【地獄を見た】映画『シビル・ウォー アメリカ最後の日』感想
面白いより恐ろしい映画だった。
まず自分の苦手なジャンプスケアが多いのがキツかった。静かな場面からいきなり大きい音や突入シーンのハラハラ感。
しかも、ちょうどスピーカーの真下の席だったので音響もヤバかった…
ホラーとかジャンプスケアが苦手な人は心して観た方が良いと思う。
映画『シビル・ウォー アメリカ最後の日』は内戦が勃発したアメリカを舞台に、大統領にインタビューを行うために旅するジャーナリストたちの姿を描いた作品だ。
監督・脚本は『エクス・マキナ』、『MEN 同じ顔の男たち』のアレックス・ガーランド。A24が史上最高の製作費を投じ、全米の映画ランキングで2週連続1位を獲得したことでも話題となった。
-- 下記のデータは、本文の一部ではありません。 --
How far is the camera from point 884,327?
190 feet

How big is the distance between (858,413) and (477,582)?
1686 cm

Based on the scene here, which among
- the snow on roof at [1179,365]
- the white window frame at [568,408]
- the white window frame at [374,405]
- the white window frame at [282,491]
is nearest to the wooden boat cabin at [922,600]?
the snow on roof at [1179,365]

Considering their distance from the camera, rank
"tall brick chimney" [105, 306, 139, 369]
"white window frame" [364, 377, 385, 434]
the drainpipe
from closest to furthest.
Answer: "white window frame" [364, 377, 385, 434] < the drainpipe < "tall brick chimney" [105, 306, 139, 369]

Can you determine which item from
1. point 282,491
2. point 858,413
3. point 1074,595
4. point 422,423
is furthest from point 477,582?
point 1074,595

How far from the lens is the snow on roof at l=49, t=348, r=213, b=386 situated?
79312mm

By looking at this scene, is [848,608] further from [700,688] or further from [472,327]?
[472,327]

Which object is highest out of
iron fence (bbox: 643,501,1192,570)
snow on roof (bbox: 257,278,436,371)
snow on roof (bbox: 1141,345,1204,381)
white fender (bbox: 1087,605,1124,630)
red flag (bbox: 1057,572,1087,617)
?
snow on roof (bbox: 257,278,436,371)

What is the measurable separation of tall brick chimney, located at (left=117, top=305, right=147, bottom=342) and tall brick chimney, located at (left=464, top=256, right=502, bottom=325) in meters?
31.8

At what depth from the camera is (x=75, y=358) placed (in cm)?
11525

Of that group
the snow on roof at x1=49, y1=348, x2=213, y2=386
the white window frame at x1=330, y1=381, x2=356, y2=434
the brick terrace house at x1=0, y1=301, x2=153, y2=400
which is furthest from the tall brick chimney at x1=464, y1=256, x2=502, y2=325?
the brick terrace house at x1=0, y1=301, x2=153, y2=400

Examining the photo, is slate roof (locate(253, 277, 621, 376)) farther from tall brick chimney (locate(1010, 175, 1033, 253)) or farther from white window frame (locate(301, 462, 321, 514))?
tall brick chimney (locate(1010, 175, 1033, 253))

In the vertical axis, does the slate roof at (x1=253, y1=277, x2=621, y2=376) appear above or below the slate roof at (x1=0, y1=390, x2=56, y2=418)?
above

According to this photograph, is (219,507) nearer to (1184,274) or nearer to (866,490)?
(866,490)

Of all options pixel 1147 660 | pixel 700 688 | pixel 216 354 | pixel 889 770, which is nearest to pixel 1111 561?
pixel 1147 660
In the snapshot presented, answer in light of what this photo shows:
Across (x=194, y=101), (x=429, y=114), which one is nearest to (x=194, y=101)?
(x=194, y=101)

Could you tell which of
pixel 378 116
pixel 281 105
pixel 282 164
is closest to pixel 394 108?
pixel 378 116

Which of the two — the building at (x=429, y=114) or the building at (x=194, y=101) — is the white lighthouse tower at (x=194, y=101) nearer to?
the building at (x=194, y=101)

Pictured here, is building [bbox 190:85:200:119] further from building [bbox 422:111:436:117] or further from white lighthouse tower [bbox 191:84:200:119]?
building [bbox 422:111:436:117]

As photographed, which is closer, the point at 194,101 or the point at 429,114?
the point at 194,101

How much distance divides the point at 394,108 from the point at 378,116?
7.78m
この映画、自分に限らず怖いと言っている人が多いんだけど観て納得。
これは起こり得る未来かもしれない、と自分の身に置き換えて想像してしまう。最も身近に感じられるタイプの恐怖を感じるからだ。
誰かを敵とみなした瞬間から人はどこまでも残虐になる。自分が殺した死体の前でも満面の笑みを浮かべれる程に。
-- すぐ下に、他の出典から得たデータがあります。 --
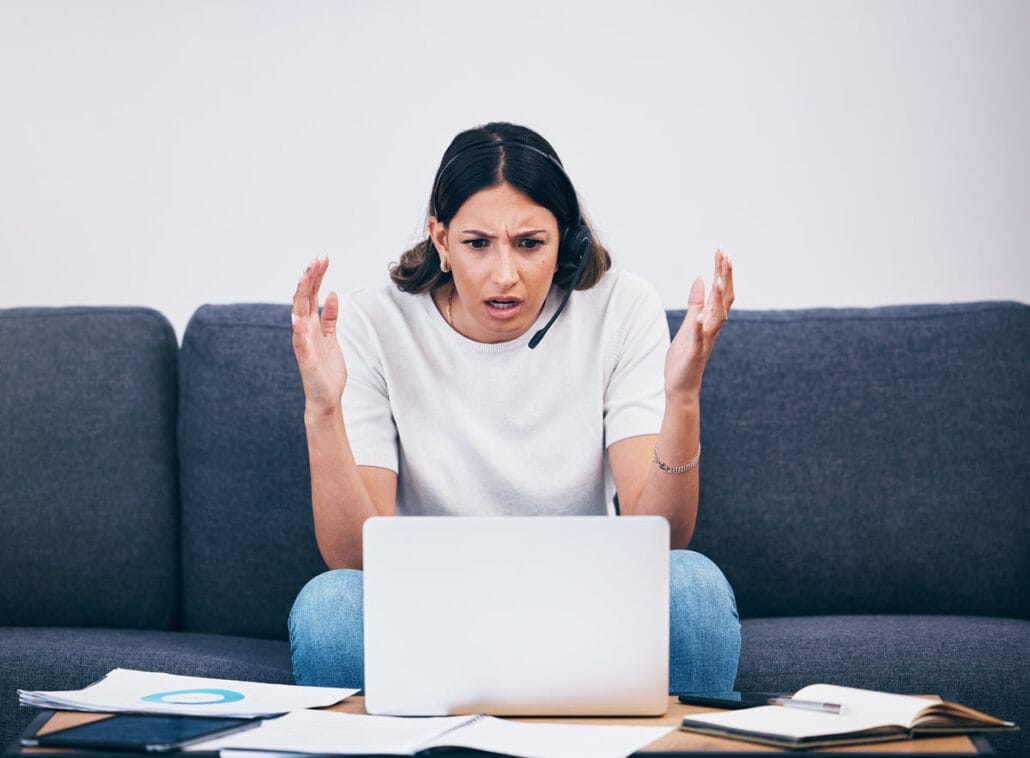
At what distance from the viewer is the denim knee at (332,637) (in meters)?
1.33

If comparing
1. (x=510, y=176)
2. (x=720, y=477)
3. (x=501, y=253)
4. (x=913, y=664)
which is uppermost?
(x=510, y=176)

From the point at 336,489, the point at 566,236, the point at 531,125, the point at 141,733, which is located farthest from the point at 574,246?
the point at 141,733

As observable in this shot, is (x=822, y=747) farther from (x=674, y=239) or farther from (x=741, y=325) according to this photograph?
(x=674, y=239)

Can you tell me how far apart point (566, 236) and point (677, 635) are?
27.1 inches

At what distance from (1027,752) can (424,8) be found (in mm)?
1884

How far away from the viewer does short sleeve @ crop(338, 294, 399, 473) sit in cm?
171

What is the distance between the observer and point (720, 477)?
2002 millimetres

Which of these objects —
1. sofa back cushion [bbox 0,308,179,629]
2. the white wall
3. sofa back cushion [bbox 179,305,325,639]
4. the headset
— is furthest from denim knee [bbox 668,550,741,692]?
the white wall

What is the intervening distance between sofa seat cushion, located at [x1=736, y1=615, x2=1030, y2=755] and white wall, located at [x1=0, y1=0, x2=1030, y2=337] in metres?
0.89

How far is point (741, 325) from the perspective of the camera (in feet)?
6.81

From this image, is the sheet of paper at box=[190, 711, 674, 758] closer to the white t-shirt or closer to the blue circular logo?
the blue circular logo

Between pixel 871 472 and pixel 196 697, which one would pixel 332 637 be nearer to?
pixel 196 697

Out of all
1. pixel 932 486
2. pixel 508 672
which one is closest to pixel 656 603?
pixel 508 672

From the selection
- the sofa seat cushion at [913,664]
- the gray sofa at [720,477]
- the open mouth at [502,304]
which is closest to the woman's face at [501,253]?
the open mouth at [502,304]
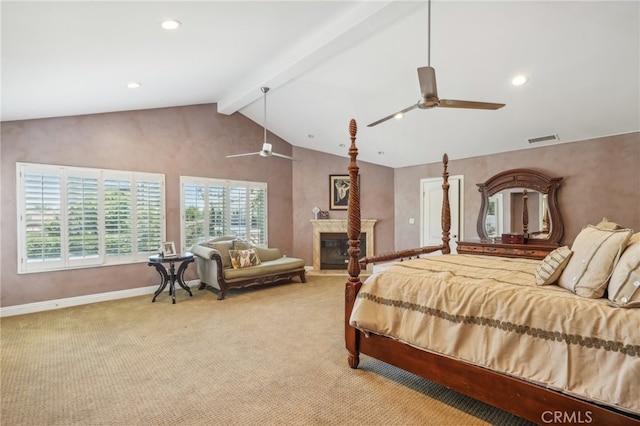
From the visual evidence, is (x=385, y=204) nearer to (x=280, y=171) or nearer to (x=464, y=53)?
(x=280, y=171)

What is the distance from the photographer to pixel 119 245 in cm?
504

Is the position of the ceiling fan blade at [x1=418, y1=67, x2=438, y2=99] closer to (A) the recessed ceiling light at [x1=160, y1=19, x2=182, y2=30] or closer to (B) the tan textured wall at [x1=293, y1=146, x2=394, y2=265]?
(A) the recessed ceiling light at [x1=160, y1=19, x2=182, y2=30]

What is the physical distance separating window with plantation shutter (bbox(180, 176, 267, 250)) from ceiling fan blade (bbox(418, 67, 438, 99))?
453 cm

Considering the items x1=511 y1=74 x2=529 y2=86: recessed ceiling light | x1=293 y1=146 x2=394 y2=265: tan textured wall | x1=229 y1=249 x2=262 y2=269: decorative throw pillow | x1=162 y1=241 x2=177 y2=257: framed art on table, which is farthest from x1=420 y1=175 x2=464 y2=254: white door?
x1=162 y1=241 x2=177 y2=257: framed art on table

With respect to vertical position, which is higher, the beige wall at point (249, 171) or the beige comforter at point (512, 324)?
the beige wall at point (249, 171)

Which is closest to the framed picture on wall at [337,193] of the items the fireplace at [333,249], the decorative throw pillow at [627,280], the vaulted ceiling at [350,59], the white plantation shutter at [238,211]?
the fireplace at [333,249]

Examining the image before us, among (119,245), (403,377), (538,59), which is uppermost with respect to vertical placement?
(538,59)

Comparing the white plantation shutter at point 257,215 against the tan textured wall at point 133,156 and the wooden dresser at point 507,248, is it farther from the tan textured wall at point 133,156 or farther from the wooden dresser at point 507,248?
the wooden dresser at point 507,248

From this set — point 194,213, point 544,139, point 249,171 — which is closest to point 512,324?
Answer: point 544,139

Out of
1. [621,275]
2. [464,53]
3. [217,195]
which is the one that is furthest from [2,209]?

そしてこれは映画だけでなく現実でも起きていること、その事実に打ちのめされる。
ジャーナリストたちが体験するのはまさに地獄巡り。観客は彼らの視点を通じて内戦の現状、奪う側、奪われる側を観ていくこととなる。
「ジャーナリスト」という当事者ではない、傍観者といえる役割を観客に重ねているのが巧みであり面白い。
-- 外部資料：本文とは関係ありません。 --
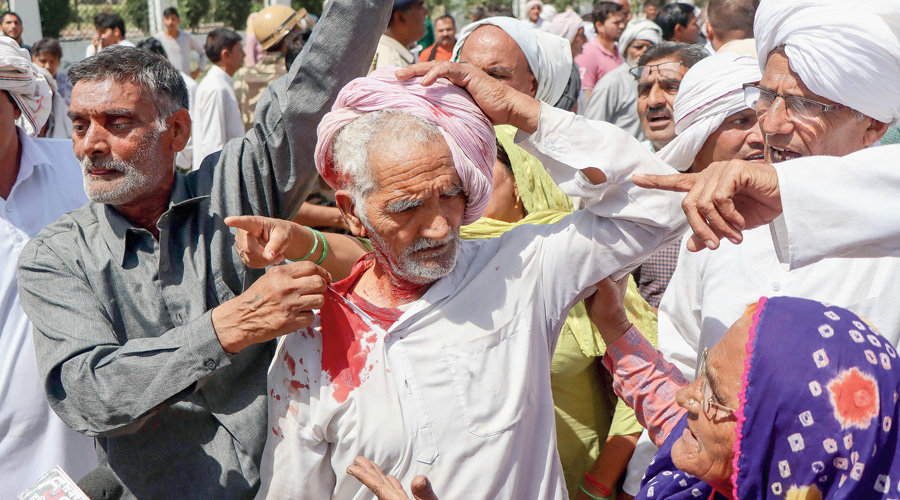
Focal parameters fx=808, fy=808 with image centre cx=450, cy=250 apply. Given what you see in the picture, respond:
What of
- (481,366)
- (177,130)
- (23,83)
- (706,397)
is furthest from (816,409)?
(23,83)

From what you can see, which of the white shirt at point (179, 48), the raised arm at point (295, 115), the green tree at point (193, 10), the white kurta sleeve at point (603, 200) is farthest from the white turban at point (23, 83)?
the green tree at point (193, 10)

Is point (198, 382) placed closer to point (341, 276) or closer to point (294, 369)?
point (294, 369)

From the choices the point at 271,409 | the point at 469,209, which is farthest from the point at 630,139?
the point at 271,409

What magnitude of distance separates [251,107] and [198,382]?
19.5 ft

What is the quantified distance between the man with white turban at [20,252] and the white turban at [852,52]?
285 centimetres

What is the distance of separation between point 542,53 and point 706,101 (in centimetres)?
103

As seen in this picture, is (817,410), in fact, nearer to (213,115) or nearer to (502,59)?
(502,59)

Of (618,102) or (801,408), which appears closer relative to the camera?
(801,408)

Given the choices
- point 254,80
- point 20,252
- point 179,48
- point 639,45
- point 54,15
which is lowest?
point 54,15

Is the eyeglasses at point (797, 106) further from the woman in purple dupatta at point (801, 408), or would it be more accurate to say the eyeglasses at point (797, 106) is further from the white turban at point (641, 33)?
the white turban at point (641, 33)

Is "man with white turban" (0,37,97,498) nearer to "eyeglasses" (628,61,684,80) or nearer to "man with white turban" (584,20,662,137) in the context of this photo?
"eyeglasses" (628,61,684,80)

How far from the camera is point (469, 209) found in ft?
7.20

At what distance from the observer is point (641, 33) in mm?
7680

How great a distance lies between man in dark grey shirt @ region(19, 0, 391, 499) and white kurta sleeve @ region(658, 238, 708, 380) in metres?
1.22
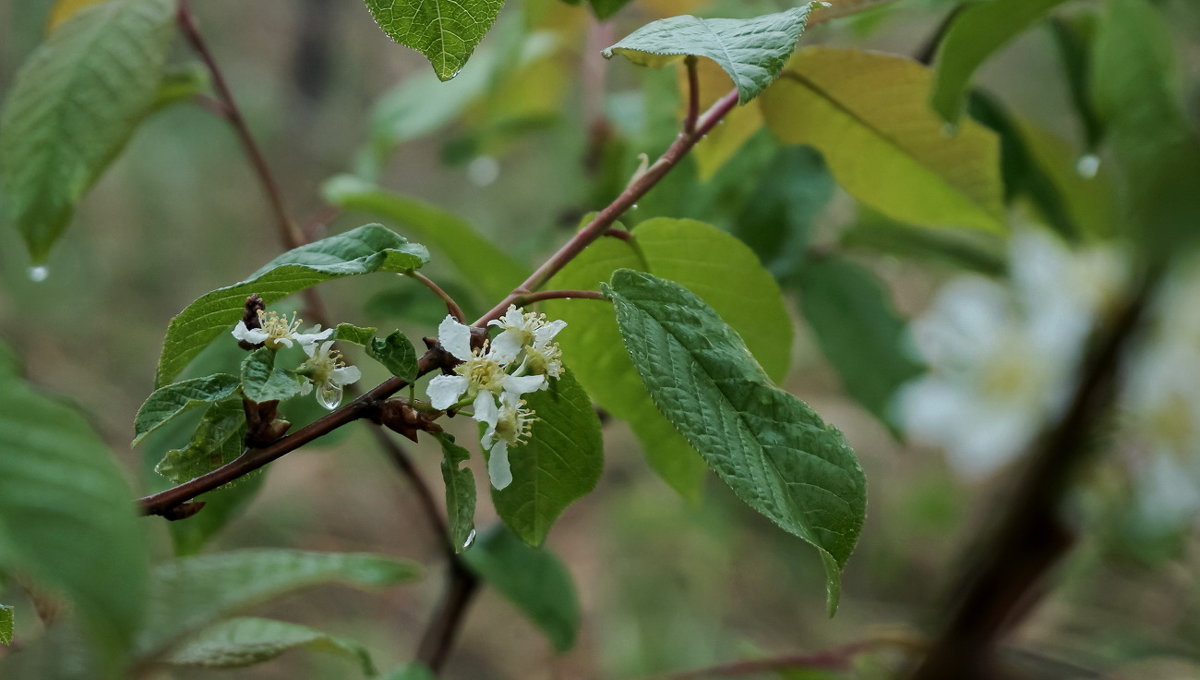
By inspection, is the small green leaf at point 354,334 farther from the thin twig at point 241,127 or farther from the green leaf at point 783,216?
the green leaf at point 783,216

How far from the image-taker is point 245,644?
0.36m

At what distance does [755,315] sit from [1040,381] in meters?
0.77

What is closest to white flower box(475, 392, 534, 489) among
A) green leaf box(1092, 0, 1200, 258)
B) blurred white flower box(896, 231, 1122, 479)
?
green leaf box(1092, 0, 1200, 258)

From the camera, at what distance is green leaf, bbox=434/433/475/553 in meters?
0.29

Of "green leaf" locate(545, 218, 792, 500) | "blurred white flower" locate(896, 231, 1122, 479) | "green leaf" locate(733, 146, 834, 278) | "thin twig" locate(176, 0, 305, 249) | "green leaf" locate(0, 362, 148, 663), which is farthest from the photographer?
"blurred white flower" locate(896, 231, 1122, 479)

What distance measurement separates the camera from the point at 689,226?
39 centimetres

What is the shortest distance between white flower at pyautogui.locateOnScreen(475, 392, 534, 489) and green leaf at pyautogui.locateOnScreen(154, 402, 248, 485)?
0.25ft

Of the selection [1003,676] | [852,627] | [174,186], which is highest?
[1003,676]

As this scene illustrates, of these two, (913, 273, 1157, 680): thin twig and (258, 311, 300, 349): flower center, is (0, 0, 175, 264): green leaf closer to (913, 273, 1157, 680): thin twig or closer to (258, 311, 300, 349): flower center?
(258, 311, 300, 349): flower center

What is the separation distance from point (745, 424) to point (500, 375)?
82 mm

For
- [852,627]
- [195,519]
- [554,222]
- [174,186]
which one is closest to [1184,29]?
[554,222]

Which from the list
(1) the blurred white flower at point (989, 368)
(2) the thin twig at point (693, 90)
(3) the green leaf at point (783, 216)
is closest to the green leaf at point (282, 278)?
(2) the thin twig at point (693, 90)

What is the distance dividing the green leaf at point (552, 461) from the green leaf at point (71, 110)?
0.90ft

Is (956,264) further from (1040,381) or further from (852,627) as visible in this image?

悲惨な場面で明るい曲を流したり、慟哭する後ろで兵士が行進したり無常感を感じさせる演出も良い。戦争の残酷さをより浮き彫りにする。
リーをたちを観ながら気になることがあった。
それは「彼らの倫理観ってどうなってるんだろう?」ということ。
目の前で人が死んでいく、無残に殺されることに対しどこまで傍観者で居続けられるんだろうか?
そうした疑問は監督も感じていたんじゃないだろうか。
その回答こそがリーが序盤で見る悪夢であってラストのあの行動にも繋がってるんだと思った。
もしかしたら最後にリーの頭をよぎったのは安堵だったのかもしれない。
日本でも週末映画動員ランキングで1位を獲得したということで話題となっている本作。地獄を体験したい人は是非。ただしジャンプスケアやホラーが苦手な人は気を付けて。